Text for analysis:
%%

Sainnoval v Sallick
2010 NY Slip Op 08553 [78 AD3d 922]
November 16, 2010
Appellate Division, Second Department
Published by New York State Law Reporting Bureau pursuant to Judiciary Law § 431.
As corrected through Wednesday, January 19, 2011


Yves Sainnoval, Respondent,
v
Harrinarine Sallick, Appellant.

[*1] Baker, McEvoy, Morrissey & Moskovits, P.C. (Sullivan Law Firm, New York, N.Y. [Timothy M. Sullivan], of counsel), for appellant.

Dinkes & Schwitzer, New York, N.Y. (Robert S. Summer of counsel), for respondent.

In an action to recover damages for personal injuries, the defendant appeals from an order of the Supreme Court, Kings County (Martin, J.), dated May 3, 2010, which denied his motion for summary judgment dismissing the complaint on the ground that the plaintiff did not sustain a serious injury within the meaning of Insurance Law § 5102 (d).

Ordered that the order is affirmed, with costs.

Although we affirm the order appealed from, we do so on a ground not relied upon by the Supreme Court. Contrary to the defendant's contentions on appeal, he failed to meet his prima facie burden of showing that the plaintiff did not sustain a serious injury within the meaning of Insurance Law § 5102 (d) as a result of the subject accident (see Toure v Avis Rent A Car Sys., 98 NY2d 345 [2002]; Gaddy v Eyler, 79 NY2d 955, 956-957 [1992]). In support of the defendant's motion, he relied upon, inter alia, the affirmed medical reports of Dr. Edward Weiland and Dr. Joseph Elfenbein. Both reports were fatal to the defendant meeting his prima facie burden.

%%

Write out the part of the Sainnoval v Sallick decision that begins at the words "As corrected through" and stops after the words "counsel), for appellant.".

Material supplied:
%%

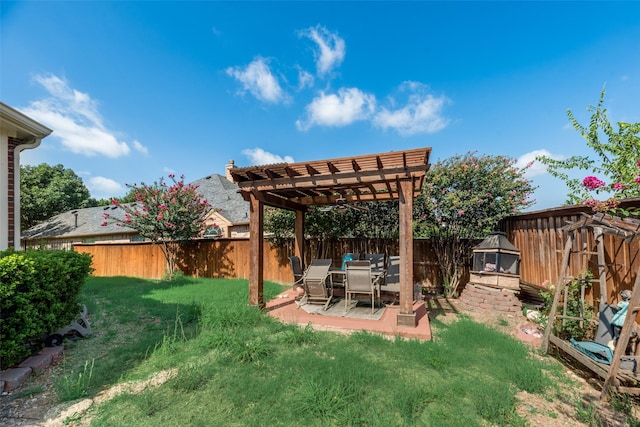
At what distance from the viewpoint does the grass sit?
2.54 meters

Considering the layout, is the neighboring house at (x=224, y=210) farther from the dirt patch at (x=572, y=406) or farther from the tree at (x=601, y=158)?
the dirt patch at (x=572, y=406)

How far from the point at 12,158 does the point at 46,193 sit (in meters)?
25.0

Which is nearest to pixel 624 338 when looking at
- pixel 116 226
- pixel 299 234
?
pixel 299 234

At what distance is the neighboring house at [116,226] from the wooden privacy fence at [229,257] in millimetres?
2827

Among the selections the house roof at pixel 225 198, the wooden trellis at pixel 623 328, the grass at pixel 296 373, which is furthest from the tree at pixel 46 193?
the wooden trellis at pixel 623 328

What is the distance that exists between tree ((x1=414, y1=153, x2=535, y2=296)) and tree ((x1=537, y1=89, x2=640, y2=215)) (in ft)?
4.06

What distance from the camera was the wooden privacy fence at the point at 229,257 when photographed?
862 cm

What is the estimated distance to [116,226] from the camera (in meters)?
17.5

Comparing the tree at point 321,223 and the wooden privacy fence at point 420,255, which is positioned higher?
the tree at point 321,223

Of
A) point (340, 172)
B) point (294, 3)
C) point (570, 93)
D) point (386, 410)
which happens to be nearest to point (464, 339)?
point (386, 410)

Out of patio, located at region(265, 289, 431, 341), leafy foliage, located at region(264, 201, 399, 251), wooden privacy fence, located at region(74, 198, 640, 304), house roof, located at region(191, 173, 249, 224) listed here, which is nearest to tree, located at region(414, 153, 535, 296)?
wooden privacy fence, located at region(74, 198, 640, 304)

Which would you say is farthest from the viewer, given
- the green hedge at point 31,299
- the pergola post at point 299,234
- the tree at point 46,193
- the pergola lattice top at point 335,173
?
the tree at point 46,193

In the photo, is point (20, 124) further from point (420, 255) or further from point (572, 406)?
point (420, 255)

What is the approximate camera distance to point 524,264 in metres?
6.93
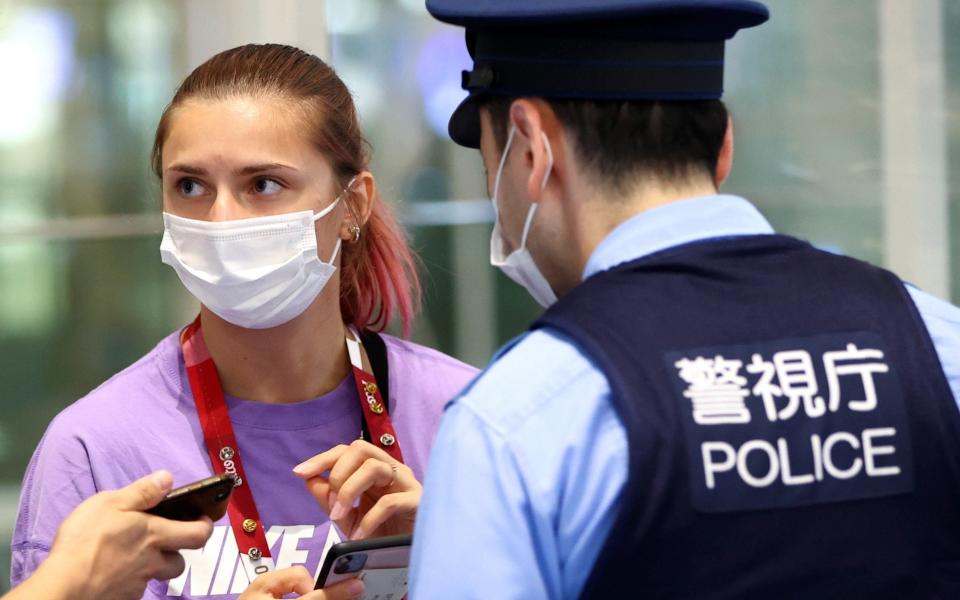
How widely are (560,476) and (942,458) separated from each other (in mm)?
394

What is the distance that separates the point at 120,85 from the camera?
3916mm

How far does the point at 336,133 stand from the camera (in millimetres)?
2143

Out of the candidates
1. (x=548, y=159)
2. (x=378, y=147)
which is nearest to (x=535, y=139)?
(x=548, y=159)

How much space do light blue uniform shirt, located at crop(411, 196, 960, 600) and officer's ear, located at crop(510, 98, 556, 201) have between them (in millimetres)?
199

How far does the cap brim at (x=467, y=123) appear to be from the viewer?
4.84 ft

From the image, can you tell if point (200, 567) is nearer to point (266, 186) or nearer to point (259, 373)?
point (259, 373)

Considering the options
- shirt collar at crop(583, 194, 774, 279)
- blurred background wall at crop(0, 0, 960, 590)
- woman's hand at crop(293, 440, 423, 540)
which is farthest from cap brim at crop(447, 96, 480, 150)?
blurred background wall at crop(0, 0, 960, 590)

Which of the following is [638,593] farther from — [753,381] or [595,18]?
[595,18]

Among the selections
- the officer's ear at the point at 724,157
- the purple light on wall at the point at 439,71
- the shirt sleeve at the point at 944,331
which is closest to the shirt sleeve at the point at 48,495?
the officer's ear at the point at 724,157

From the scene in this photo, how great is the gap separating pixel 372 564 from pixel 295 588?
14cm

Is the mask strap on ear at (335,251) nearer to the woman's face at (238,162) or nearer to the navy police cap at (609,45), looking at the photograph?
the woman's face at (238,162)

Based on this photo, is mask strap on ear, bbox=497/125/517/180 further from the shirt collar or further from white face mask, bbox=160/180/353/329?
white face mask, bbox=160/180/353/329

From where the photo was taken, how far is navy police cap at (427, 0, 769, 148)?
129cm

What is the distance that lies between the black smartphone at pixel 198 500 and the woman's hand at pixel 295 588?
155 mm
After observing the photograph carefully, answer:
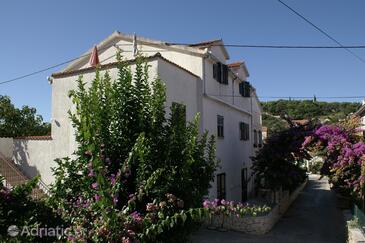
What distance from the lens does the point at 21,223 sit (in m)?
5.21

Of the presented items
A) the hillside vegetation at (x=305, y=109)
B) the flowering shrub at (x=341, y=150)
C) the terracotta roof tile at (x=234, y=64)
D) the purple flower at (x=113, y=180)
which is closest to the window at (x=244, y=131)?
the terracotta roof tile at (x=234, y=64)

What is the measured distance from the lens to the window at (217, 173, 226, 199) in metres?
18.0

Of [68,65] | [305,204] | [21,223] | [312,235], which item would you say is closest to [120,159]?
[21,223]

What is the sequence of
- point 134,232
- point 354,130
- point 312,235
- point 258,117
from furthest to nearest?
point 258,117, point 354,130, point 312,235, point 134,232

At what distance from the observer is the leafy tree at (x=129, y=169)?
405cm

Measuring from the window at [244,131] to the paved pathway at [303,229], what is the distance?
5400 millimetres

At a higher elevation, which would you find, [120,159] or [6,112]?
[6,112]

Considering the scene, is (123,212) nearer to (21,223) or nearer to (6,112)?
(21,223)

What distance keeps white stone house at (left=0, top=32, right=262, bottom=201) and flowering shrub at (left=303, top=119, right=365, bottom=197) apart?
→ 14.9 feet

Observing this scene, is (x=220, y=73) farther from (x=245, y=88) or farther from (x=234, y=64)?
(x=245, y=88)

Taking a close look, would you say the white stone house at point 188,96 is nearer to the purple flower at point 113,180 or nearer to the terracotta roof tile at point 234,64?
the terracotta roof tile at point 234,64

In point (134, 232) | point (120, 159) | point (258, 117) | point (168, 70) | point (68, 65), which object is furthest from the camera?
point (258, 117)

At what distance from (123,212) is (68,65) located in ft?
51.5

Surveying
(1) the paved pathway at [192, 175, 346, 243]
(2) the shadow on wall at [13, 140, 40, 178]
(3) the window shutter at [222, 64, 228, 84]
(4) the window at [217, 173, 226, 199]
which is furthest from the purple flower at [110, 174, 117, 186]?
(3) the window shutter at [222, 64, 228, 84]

%%

Written answer:
As corrected through Wednesday, January 19, 2011


Yves Sainnoval, Respondent,
v
Harrinarine Sallick, Appellant.

[*1] Baker, McEvoy, Morrissey & Moskovits, P.C. (Sullivan Law Firm, New York, N.Y. [Timothy M. Sullivan], of counsel), for appellant.